PAGE EXTRACT ->
·····

Gov. Ralph Northam's office declined
a FOIA request for the governor's calendar that would reveal whom he might be meeting with regarding the permit Dominion Energy needs for the proposed Atlantic Coast Pipeline.
The Warrenton Town Council
publicly interviewed three candidates to serve as interim town manager. The town used the same open-meeting interview process it used three years ago to select the town manager.
The Waynesboro City Council arrived at what it considered a compromise position with regard to how many times it will discuss proposed ordinances before adopting them. The council had proposed cutting the number of times down to one from two. Ultimately the council decided to
keep the number at two for regular ordinances, but use only one hearing for ordinances relating the city's receipt of funds.
Emails obtained from Metro revealed its willingness to work with the organizer of a white supremacist rally in Washington, D.C., on special accommodations. The emails were released on Nov. 8, three months after they were first requested. Metro originally refused to disclose the records, saying they would jeopardize the security of its operations and the safety of its customers and employees, but an appeals panel in D.C. agreed with The Washington Post that
the public had a right to see what was pledged to the organizers.
A legislative proposal would prohibit the disclosure of the name and hometown of any winner of $10 million or more in the Virginia Lottery.

·····

SUPPLIED MATERIAL ->
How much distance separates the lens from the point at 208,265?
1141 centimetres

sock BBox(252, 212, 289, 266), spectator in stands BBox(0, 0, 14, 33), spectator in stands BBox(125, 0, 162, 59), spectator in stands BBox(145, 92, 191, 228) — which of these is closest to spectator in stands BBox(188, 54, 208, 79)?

·····

PROMPT -> Reproduce the passage from the open-government news roundup above word for word, starting with "Gov. Ralph Northam's" and going on through "receipt of funds.".

ANSWER IN FULL ->
Gov. Ralph Northam's office declined
a FOIA request for the governor's calendar that would reveal whom he might be meeting with regarding the permit Dominion Energy needs for the proposed Atlantic Coast Pipeline.
The Warrenton Town Council
publicly interviewed three candidates to serve as interim town manager. The town used the same open-meeting interview process it used three years ago to select the town manager.
The Waynesboro City Council arrived at what it considered a compromise position with regard to how many times it will discuss proposed ordinances before adopting them. The council had proposed cutting the number of times down to one from two. Ultimately the council decided to
keep the number at two for regular ordinances, but use only one hearing for ordinances relating the city's receipt of funds.